All of which was also clear on paper. The Marble Arch Mound is the transparent architectural embodiment of the cultural, corporate, and governmental institutions that brought it into being, of the strategic assumptions, values, and decision-making processes they used, and of the vision, constraints, and compromises they imposed.

Delia Gebrial’s tweet summed up the situation so succinctly, it became part of the headline for the Financial Times’ report on the Mound’s managerial failures: “I saw the marble arch mound today and honestly, i’m besotted and obsessed with how rubbish it is. it truly is a monument to 2021.”

I cannot believe I have a picture of this piece of garbage on my internet website. via bloomberg/citylab

Just as the Vessel embodies Bloomberg-era New York real estate oligarchs’ compulsion for trophy spectacle, whereby an Eiffel Tower to yourself that turns out to be an ill-conceived suicide machine, the Marble Arch Mound captures this privatized, austerity-riddled, authoritarian, kakistocratic, pandemic moment in London with a truly terrible clarity. This Potemkin Village Green of a public building induces amazement and awe, at least from afar. If only it could outlive the political calamity that built it.

Bruce Goff Christmas Tree

Jerri Hodges Bonebrake posing with a Christmas tree she created with Bruce Goff at the University of Oklahoma School of Architecture, image via ou.edu

Bruce Goff was the head of the architecture school at the University of Oklahoma from 1948 until 1955, and though her job title was secretary, Jerri Hodges was the administrative backbone and shadow student of the whole, utopian affair. The architecture school was housed under the bleachers of the football stadium, and the space and Goff’s experimental leanings meant the whole place was abuzz with unconventional techniques, materials, exhibitions, productions, and who knows what.

So maybe this Christmas tree made of a myriad of ornaments, snowflakes, and papercraft decorations suspended in space on vertical strings of beads fit right in, and it’s only us, in the future more conventional and bleaker than Goff imagined, who marvel at it. We should be lucky they even thought to take a picture. The catalogue for the 2010 Goff exhibition “Renegades” says they were doing stuff like this all the time. Also, the library’s online gallery only names her, the print version gives Hodges co-credit for the Christmas tree. [h/t @joshlipnik via @cmonstah]

Chandigarh Find

Pierre Jeanneret, Office Armchair PJ-SI-28-B, India, designed c. 1955
Teak, plasticized string, nylon, aluminum, image: patrickparrish.com

I love Pierre Jeanneret’s furniture for Chandigarh, and I hate the Chandigarh Furniture Industrial Complex. I am relieved that these objects that once were abandoned for scrap are now preserved, but I hate that the cultural context is being stripped away, and that for their value and significance to be recognized, they must be removed and fed through the luxury design machinery of the West. I love seeing this furniture aging and bearing its history, and I hate seeing it stripped and restored and altered into just one more must-have for some instagram junkie to stuff into their Axel Vervoordt McMonastery.

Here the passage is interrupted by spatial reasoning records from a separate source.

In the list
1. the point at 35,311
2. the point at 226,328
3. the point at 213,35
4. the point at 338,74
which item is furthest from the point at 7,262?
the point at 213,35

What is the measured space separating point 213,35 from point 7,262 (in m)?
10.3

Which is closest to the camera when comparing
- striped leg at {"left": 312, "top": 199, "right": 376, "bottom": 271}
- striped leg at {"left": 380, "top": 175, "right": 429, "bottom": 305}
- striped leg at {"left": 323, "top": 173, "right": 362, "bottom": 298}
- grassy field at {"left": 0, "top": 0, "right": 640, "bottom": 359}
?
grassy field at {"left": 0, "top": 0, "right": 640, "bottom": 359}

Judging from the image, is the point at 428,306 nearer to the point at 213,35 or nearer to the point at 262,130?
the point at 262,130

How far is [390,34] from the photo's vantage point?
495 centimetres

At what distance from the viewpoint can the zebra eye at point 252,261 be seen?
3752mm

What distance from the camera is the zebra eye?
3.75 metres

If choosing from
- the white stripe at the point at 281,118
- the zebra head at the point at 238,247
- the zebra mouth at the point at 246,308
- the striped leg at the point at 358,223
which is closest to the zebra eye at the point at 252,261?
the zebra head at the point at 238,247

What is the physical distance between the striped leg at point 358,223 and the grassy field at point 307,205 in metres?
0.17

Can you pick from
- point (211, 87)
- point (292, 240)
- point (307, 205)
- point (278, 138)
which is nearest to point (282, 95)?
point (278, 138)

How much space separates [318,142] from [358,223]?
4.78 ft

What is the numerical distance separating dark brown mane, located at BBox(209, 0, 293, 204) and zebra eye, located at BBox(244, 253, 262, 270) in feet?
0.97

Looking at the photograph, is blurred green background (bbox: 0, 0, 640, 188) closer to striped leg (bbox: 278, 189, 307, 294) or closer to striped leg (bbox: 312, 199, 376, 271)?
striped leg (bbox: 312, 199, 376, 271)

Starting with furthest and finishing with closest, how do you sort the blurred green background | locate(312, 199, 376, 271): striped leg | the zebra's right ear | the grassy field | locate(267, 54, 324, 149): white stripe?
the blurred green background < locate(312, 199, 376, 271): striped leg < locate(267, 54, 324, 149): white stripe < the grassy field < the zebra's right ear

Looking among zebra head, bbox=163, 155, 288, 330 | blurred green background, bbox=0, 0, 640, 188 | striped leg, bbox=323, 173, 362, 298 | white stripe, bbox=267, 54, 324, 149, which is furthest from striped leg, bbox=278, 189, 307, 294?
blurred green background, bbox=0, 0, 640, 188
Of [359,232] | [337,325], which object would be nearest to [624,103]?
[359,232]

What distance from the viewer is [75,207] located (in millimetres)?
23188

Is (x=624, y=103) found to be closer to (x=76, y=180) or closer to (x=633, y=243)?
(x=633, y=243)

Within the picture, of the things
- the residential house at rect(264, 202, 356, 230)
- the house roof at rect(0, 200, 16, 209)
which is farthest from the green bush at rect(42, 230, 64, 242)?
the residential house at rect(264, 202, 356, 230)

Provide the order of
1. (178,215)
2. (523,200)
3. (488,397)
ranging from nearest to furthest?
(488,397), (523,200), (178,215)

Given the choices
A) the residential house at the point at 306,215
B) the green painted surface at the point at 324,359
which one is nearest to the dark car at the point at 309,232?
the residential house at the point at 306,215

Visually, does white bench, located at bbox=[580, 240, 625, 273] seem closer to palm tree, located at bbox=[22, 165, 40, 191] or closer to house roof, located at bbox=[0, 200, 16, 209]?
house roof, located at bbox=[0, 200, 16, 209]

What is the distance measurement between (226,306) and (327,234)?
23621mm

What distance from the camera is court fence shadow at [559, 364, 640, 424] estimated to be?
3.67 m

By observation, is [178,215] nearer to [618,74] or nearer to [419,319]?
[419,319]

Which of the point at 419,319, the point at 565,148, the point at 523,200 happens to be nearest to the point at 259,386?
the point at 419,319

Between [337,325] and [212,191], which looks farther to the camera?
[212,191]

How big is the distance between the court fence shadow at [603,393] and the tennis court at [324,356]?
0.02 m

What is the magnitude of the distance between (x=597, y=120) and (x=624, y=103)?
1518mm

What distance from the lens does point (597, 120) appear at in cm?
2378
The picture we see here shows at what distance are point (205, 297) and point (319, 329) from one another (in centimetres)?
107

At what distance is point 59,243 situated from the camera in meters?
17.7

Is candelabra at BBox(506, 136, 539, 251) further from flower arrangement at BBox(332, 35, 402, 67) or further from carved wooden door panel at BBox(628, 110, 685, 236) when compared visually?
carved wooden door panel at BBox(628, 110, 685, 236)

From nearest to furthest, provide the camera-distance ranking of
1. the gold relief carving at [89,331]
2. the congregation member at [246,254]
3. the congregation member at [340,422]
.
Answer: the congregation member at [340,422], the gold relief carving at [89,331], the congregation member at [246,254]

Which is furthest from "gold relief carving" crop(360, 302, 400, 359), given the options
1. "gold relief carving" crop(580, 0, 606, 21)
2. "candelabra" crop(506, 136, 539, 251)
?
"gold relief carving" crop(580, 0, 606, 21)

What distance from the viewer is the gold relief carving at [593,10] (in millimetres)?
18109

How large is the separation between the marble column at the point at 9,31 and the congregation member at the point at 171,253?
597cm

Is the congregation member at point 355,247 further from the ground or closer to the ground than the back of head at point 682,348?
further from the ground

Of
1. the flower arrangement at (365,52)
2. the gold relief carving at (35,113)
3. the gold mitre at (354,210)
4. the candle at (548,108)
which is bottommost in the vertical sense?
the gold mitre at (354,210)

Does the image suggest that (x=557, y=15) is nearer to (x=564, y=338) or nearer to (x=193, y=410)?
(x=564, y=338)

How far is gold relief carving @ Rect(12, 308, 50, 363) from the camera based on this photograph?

Pierre Jeanneret & Le Corbusier, “Boomerang” Table LC/PJ-TAT-14-A, India, designed c. 1963
Teak, image: patrickparrish.com

I love this stuff, and hate that I want it, but I’ve managed to deal because it’s not like there’s any OG Chandigarh furniture left anyway. Well, Patrick Parrish just kicked the leg off my precariously balanced chair. He is currently showing a collection of pristine, original condition Jeanneret furniture from Chandigarh which has been held for twelve years, and it is utterly exquisite. Everyone who’s ever stripped and dipped a teak armchair and tossed out a horsehair cushion should immediately feel waves of remorse for their design crimes.

Now I love this furniture, and I hate that you haven’t yet sent me $1.26 million so I can buy all 66 pieces for my McMonastery.

I am linking to Patrick’s Pierre Jeanneret Online Viewing Room because it is perfect. The show is IRL until Dec. 31st. There is a book forthcoming. [patrickparrish.com]
Amie Siegel’s Provenance was beautiful and devastating, but has also done nothing to stem the tide, or change the dynamic. [amiesiegel.net]

Huge Needlework Aubusson-esque Rug By The Great Dane

In the mid-1960s, with his arthritis acting up, and after decades of designing stage sets for the London theater, Oliver Messel began designing houses on Mustique for fancy people like Princess Margaret, the hard-partying sister to Queen Elizabeth, who’d married Messel’s nephew Antony Armstrong-Jones (aka Lord Snowdon)*.

Messel bought himself a house on Barbados, and renovated it into his Caribbean fantasy show palace with his partner of 30 years, Vagn Riis-Hansen. It would appear that Riis-Hansen spent most of that time embroidering this rug.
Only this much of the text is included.